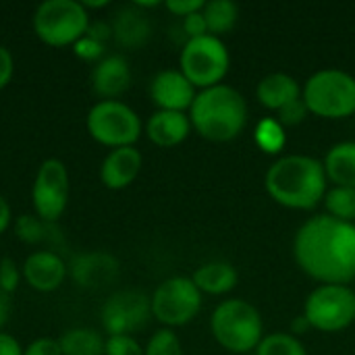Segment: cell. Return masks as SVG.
Listing matches in <instances>:
<instances>
[{
	"label": "cell",
	"mask_w": 355,
	"mask_h": 355,
	"mask_svg": "<svg viewBox=\"0 0 355 355\" xmlns=\"http://www.w3.org/2000/svg\"><path fill=\"white\" fill-rule=\"evenodd\" d=\"M293 256L320 285H349L355 279V225L329 214L308 218L295 233Z\"/></svg>",
	"instance_id": "6da1fadb"
},
{
	"label": "cell",
	"mask_w": 355,
	"mask_h": 355,
	"mask_svg": "<svg viewBox=\"0 0 355 355\" xmlns=\"http://www.w3.org/2000/svg\"><path fill=\"white\" fill-rule=\"evenodd\" d=\"M327 173L318 158L306 154H287L277 158L266 175V193L283 208L291 210H312L327 196Z\"/></svg>",
	"instance_id": "7a4b0ae2"
},
{
	"label": "cell",
	"mask_w": 355,
	"mask_h": 355,
	"mask_svg": "<svg viewBox=\"0 0 355 355\" xmlns=\"http://www.w3.org/2000/svg\"><path fill=\"white\" fill-rule=\"evenodd\" d=\"M191 129L208 141H231L248 125V102L231 85L200 89L189 108Z\"/></svg>",
	"instance_id": "3957f363"
},
{
	"label": "cell",
	"mask_w": 355,
	"mask_h": 355,
	"mask_svg": "<svg viewBox=\"0 0 355 355\" xmlns=\"http://www.w3.org/2000/svg\"><path fill=\"white\" fill-rule=\"evenodd\" d=\"M216 343L231 354H250L264 339V322L256 306L245 300H225L210 318Z\"/></svg>",
	"instance_id": "277c9868"
},
{
	"label": "cell",
	"mask_w": 355,
	"mask_h": 355,
	"mask_svg": "<svg viewBox=\"0 0 355 355\" xmlns=\"http://www.w3.org/2000/svg\"><path fill=\"white\" fill-rule=\"evenodd\" d=\"M302 100L316 116L347 119L355 114V77L339 69L316 71L302 87Z\"/></svg>",
	"instance_id": "5b68a950"
},
{
	"label": "cell",
	"mask_w": 355,
	"mask_h": 355,
	"mask_svg": "<svg viewBox=\"0 0 355 355\" xmlns=\"http://www.w3.org/2000/svg\"><path fill=\"white\" fill-rule=\"evenodd\" d=\"M35 35L52 48L73 46L89 27V12L79 0H44L31 17Z\"/></svg>",
	"instance_id": "8992f818"
},
{
	"label": "cell",
	"mask_w": 355,
	"mask_h": 355,
	"mask_svg": "<svg viewBox=\"0 0 355 355\" xmlns=\"http://www.w3.org/2000/svg\"><path fill=\"white\" fill-rule=\"evenodd\" d=\"M85 127L94 141L110 150L135 146L144 131L139 114L121 100L96 102L85 116Z\"/></svg>",
	"instance_id": "52a82bcc"
},
{
	"label": "cell",
	"mask_w": 355,
	"mask_h": 355,
	"mask_svg": "<svg viewBox=\"0 0 355 355\" xmlns=\"http://www.w3.org/2000/svg\"><path fill=\"white\" fill-rule=\"evenodd\" d=\"M231 67V56L220 37L210 33L187 40L181 48L179 71L189 79L196 89L220 85Z\"/></svg>",
	"instance_id": "ba28073f"
},
{
	"label": "cell",
	"mask_w": 355,
	"mask_h": 355,
	"mask_svg": "<svg viewBox=\"0 0 355 355\" xmlns=\"http://www.w3.org/2000/svg\"><path fill=\"white\" fill-rule=\"evenodd\" d=\"M304 316L314 331H345L355 322V291L349 285H318L306 297Z\"/></svg>",
	"instance_id": "9c48e42d"
},
{
	"label": "cell",
	"mask_w": 355,
	"mask_h": 355,
	"mask_svg": "<svg viewBox=\"0 0 355 355\" xmlns=\"http://www.w3.org/2000/svg\"><path fill=\"white\" fill-rule=\"evenodd\" d=\"M152 318H156L164 329H177L191 322L202 310V291L196 287L191 277H171L164 279L154 293Z\"/></svg>",
	"instance_id": "30bf717a"
},
{
	"label": "cell",
	"mask_w": 355,
	"mask_h": 355,
	"mask_svg": "<svg viewBox=\"0 0 355 355\" xmlns=\"http://www.w3.org/2000/svg\"><path fill=\"white\" fill-rule=\"evenodd\" d=\"M69 204V171L60 158H46L31 185L33 214L46 223H58Z\"/></svg>",
	"instance_id": "8fae6325"
},
{
	"label": "cell",
	"mask_w": 355,
	"mask_h": 355,
	"mask_svg": "<svg viewBox=\"0 0 355 355\" xmlns=\"http://www.w3.org/2000/svg\"><path fill=\"white\" fill-rule=\"evenodd\" d=\"M152 318V302L139 289H121L108 295L100 310V322L108 337L131 335L146 329Z\"/></svg>",
	"instance_id": "7c38bea8"
},
{
	"label": "cell",
	"mask_w": 355,
	"mask_h": 355,
	"mask_svg": "<svg viewBox=\"0 0 355 355\" xmlns=\"http://www.w3.org/2000/svg\"><path fill=\"white\" fill-rule=\"evenodd\" d=\"M21 272H23V281L31 289L40 293H52L64 283L69 275V264L58 252L35 250L25 258Z\"/></svg>",
	"instance_id": "4fadbf2b"
},
{
	"label": "cell",
	"mask_w": 355,
	"mask_h": 355,
	"mask_svg": "<svg viewBox=\"0 0 355 355\" xmlns=\"http://www.w3.org/2000/svg\"><path fill=\"white\" fill-rule=\"evenodd\" d=\"M198 92L179 69H164L150 81V98L158 110L187 112Z\"/></svg>",
	"instance_id": "5bb4252c"
},
{
	"label": "cell",
	"mask_w": 355,
	"mask_h": 355,
	"mask_svg": "<svg viewBox=\"0 0 355 355\" xmlns=\"http://www.w3.org/2000/svg\"><path fill=\"white\" fill-rule=\"evenodd\" d=\"M121 264L108 252H83L69 262V275L83 289H102L119 279Z\"/></svg>",
	"instance_id": "9a60e30c"
},
{
	"label": "cell",
	"mask_w": 355,
	"mask_h": 355,
	"mask_svg": "<svg viewBox=\"0 0 355 355\" xmlns=\"http://www.w3.org/2000/svg\"><path fill=\"white\" fill-rule=\"evenodd\" d=\"M92 92L100 100H119L131 87V67L123 54H108L94 64Z\"/></svg>",
	"instance_id": "2e32d148"
},
{
	"label": "cell",
	"mask_w": 355,
	"mask_h": 355,
	"mask_svg": "<svg viewBox=\"0 0 355 355\" xmlns=\"http://www.w3.org/2000/svg\"><path fill=\"white\" fill-rule=\"evenodd\" d=\"M110 27L114 44L123 50H139L152 37V23L146 10L137 8L135 4L121 6L112 17Z\"/></svg>",
	"instance_id": "e0dca14e"
},
{
	"label": "cell",
	"mask_w": 355,
	"mask_h": 355,
	"mask_svg": "<svg viewBox=\"0 0 355 355\" xmlns=\"http://www.w3.org/2000/svg\"><path fill=\"white\" fill-rule=\"evenodd\" d=\"M141 164H144V158L135 146L110 150L106 154V158L102 160L100 181L104 183V187H108L112 191L125 189L137 179Z\"/></svg>",
	"instance_id": "ac0fdd59"
},
{
	"label": "cell",
	"mask_w": 355,
	"mask_h": 355,
	"mask_svg": "<svg viewBox=\"0 0 355 355\" xmlns=\"http://www.w3.org/2000/svg\"><path fill=\"white\" fill-rule=\"evenodd\" d=\"M189 131H191V121L187 112L156 110L146 123V135L158 148H175L183 144Z\"/></svg>",
	"instance_id": "d6986e66"
},
{
	"label": "cell",
	"mask_w": 355,
	"mask_h": 355,
	"mask_svg": "<svg viewBox=\"0 0 355 355\" xmlns=\"http://www.w3.org/2000/svg\"><path fill=\"white\" fill-rule=\"evenodd\" d=\"M256 98L264 108L279 112L287 104L302 98V85L295 77L287 73H270L260 79L256 87Z\"/></svg>",
	"instance_id": "ffe728a7"
},
{
	"label": "cell",
	"mask_w": 355,
	"mask_h": 355,
	"mask_svg": "<svg viewBox=\"0 0 355 355\" xmlns=\"http://www.w3.org/2000/svg\"><path fill=\"white\" fill-rule=\"evenodd\" d=\"M191 281L196 283V287L202 291V295H225L229 291H233L237 287L239 275L235 270V266L231 262L225 260H212L202 264Z\"/></svg>",
	"instance_id": "44dd1931"
},
{
	"label": "cell",
	"mask_w": 355,
	"mask_h": 355,
	"mask_svg": "<svg viewBox=\"0 0 355 355\" xmlns=\"http://www.w3.org/2000/svg\"><path fill=\"white\" fill-rule=\"evenodd\" d=\"M17 237L27 245H44L42 250L58 252L56 248L62 243V233L58 223H46L35 214H21L15 220Z\"/></svg>",
	"instance_id": "7402d4cb"
},
{
	"label": "cell",
	"mask_w": 355,
	"mask_h": 355,
	"mask_svg": "<svg viewBox=\"0 0 355 355\" xmlns=\"http://www.w3.org/2000/svg\"><path fill=\"white\" fill-rule=\"evenodd\" d=\"M324 173L337 187L355 189V141H339L324 156Z\"/></svg>",
	"instance_id": "603a6c76"
},
{
	"label": "cell",
	"mask_w": 355,
	"mask_h": 355,
	"mask_svg": "<svg viewBox=\"0 0 355 355\" xmlns=\"http://www.w3.org/2000/svg\"><path fill=\"white\" fill-rule=\"evenodd\" d=\"M62 355H104L106 339L89 327H75L58 337Z\"/></svg>",
	"instance_id": "cb8c5ba5"
},
{
	"label": "cell",
	"mask_w": 355,
	"mask_h": 355,
	"mask_svg": "<svg viewBox=\"0 0 355 355\" xmlns=\"http://www.w3.org/2000/svg\"><path fill=\"white\" fill-rule=\"evenodd\" d=\"M202 15H204L208 33L223 40V35L233 31V27L237 25L239 8L231 0H210L204 4Z\"/></svg>",
	"instance_id": "d4e9b609"
},
{
	"label": "cell",
	"mask_w": 355,
	"mask_h": 355,
	"mask_svg": "<svg viewBox=\"0 0 355 355\" xmlns=\"http://www.w3.org/2000/svg\"><path fill=\"white\" fill-rule=\"evenodd\" d=\"M324 208L329 216L355 225V189L335 185L324 196Z\"/></svg>",
	"instance_id": "484cf974"
},
{
	"label": "cell",
	"mask_w": 355,
	"mask_h": 355,
	"mask_svg": "<svg viewBox=\"0 0 355 355\" xmlns=\"http://www.w3.org/2000/svg\"><path fill=\"white\" fill-rule=\"evenodd\" d=\"M254 139L262 152L279 154L287 144V133H285V127L277 121V116H266L258 123Z\"/></svg>",
	"instance_id": "4316f807"
},
{
	"label": "cell",
	"mask_w": 355,
	"mask_h": 355,
	"mask_svg": "<svg viewBox=\"0 0 355 355\" xmlns=\"http://www.w3.org/2000/svg\"><path fill=\"white\" fill-rule=\"evenodd\" d=\"M256 355H308L304 343L291 333H270L264 335Z\"/></svg>",
	"instance_id": "83f0119b"
},
{
	"label": "cell",
	"mask_w": 355,
	"mask_h": 355,
	"mask_svg": "<svg viewBox=\"0 0 355 355\" xmlns=\"http://www.w3.org/2000/svg\"><path fill=\"white\" fill-rule=\"evenodd\" d=\"M144 355H183V347L173 329H160L150 337Z\"/></svg>",
	"instance_id": "f1b7e54d"
},
{
	"label": "cell",
	"mask_w": 355,
	"mask_h": 355,
	"mask_svg": "<svg viewBox=\"0 0 355 355\" xmlns=\"http://www.w3.org/2000/svg\"><path fill=\"white\" fill-rule=\"evenodd\" d=\"M104 52H106V44H102L89 35H83L81 40H77L73 44V54L85 62H100L104 58Z\"/></svg>",
	"instance_id": "f546056e"
},
{
	"label": "cell",
	"mask_w": 355,
	"mask_h": 355,
	"mask_svg": "<svg viewBox=\"0 0 355 355\" xmlns=\"http://www.w3.org/2000/svg\"><path fill=\"white\" fill-rule=\"evenodd\" d=\"M104 355H144V347L131 335L106 337Z\"/></svg>",
	"instance_id": "4dcf8cb0"
},
{
	"label": "cell",
	"mask_w": 355,
	"mask_h": 355,
	"mask_svg": "<svg viewBox=\"0 0 355 355\" xmlns=\"http://www.w3.org/2000/svg\"><path fill=\"white\" fill-rule=\"evenodd\" d=\"M23 281V272L19 268V264L12 258H2L0 260V289L10 295L19 289Z\"/></svg>",
	"instance_id": "1f68e13d"
},
{
	"label": "cell",
	"mask_w": 355,
	"mask_h": 355,
	"mask_svg": "<svg viewBox=\"0 0 355 355\" xmlns=\"http://www.w3.org/2000/svg\"><path fill=\"white\" fill-rule=\"evenodd\" d=\"M308 114H310V110H308L306 102L300 98V100L287 104L285 108H281V110L277 112V121H279L283 127H295V125L304 123Z\"/></svg>",
	"instance_id": "d6a6232c"
},
{
	"label": "cell",
	"mask_w": 355,
	"mask_h": 355,
	"mask_svg": "<svg viewBox=\"0 0 355 355\" xmlns=\"http://www.w3.org/2000/svg\"><path fill=\"white\" fill-rule=\"evenodd\" d=\"M23 355H62L58 339L52 337H40L31 341L27 347H23Z\"/></svg>",
	"instance_id": "836d02e7"
},
{
	"label": "cell",
	"mask_w": 355,
	"mask_h": 355,
	"mask_svg": "<svg viewBox=\"0 0 355 355\" xmlns=\"http://www.w3.org/2000/svg\"><path fill=\"white\" fill-rule=\"evenodd\" d=\"M204 4H206L204 0H166L164 8L168 12H173L175 17L185 19V17H189L193 12H200L204 8Z\"/></svg>",
	"instance_id": "e575fe53"
},
{
	"label": "cell",
	"mask_w": 355,
	"mask_h": 355,
	"mask_svg": "<svg viewBox=\"0 0 355 355\" xmlns=\"http://www.w3.org/2000/svg\"><path fill=\"white\" fill-rule=\"evenodd\" d=\"M181 27H183V33H185V37H187V40L202 37V35H206V33H208L202 10H200V12H193V15H189V17H185ZM187 40H185V42H187Z\"/></svg>",
	"instance_id": "d590c367"
},
{
	"label": "cell",
	"mask_w": 355,
	"mask_h": 355,
	"mask_svg": "<svg viewBox=\"0 0 355 355\" xmlns=\"http://www.w3.org/2000/svg\"><path fill=\"white\" fill-rule=\"evenodd\" d=\"M15 75V58L6 46H0V92L10 83Z\"/></svg>",
	"instance_id": "8d00e7d4"
},
{
	"label": "cell",
	"mask_w": 355,
	"mask_h": 355,
	"mask_svg": "<svg viewBox=\"0 0 355 355\" xmlns=\"http://www.w3.org/2000/svg\"><path fill=\"white\" fill-rule=\"evenodd\" d=\"M85 35H89V37L106 44L108 40H112V27L106 21H89V27H87Z\"/></svg>",
	"instance_id": "74e56055"
},
{
	"label": "cell",
	"mask_w": 355,
	"mask_h": 355,
	"mask_svg": "<svg viewBox=\"0 0 355 355\" xmlns=\"http://www.w3.org/2000/svg\"><path fill=\"white\" fill-rule=\"evenodd\" d=\"M0 355H23L21 343L12 335L2 331H0Z\"/></svg>",
	"instance_id": "f35d334b"
},
{
	"label": "cell",
	"mask_w": 355,
	"mask_h": 355,
	"mask_svg": "<svg viewBox=\"0 0 355 355\" xmlns=\"http://www.w3.org/2000/svg\"><path fill=\"white\" fill-rule=\"evenodd\" d=\"M12 223V210H10V204L6 202V198L0 193V235L6 233V229L10 227Z\"/></svg>",
	"instance_id": "ab89813d"
},
{
	"label": "cell",
	"mask_w": 355,
	"mask_h": 355,
	"mask_svg": "<svg viewBox=\"0 0 355 355\" xmlns=\"http://www.w3.org/2000/svg\"><path fill=\"white\" fill-rule=\"evenodd\" d=\"M10 295H6L2 289H0V331L4 329V324L8 322V316H10Z\"/></svg>",
	"instance_id": "60d3db41"
},
{
	"label": "cell",
	"mask_w": 355,
	"mask_h": 355,
	"mask_svg": "<svg viewBox=\"0 0 355 355\" xmlns=\"http://www.w3.org/2000/svg\"><path fill=\"white\" fill-rule=\"evenodd\" d=\"M312 327L308 324V320H306V316L302 314V316H297L295 320H293V327H291V333H295V337L297 335H304L306 331H310Z\"/></svg>",
	"instance_id": "b9f144b4"
},
{
	"label": "cell",
	"mask_w": 355,
	"mask_h": 355,
	"mask_svg": "<svg viewBox=\"0 0 355 355\" xmlns=\"http://www.w3.org/2000/svg\"><path fill=\"white\" fill-rule=\"evenodd\" d=\"M81 2V6L89 12V8H106V6H110V0H98V2H94V0H79Z\"/></svg>",
	"instance_id": "7bdbcfd3"
}]
</instances>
^^^^
**Task details**
State how many lines of the listing above contain the string "instances", treating uppercase and lowercase letters as distinct. Give only the number.

**In response**
3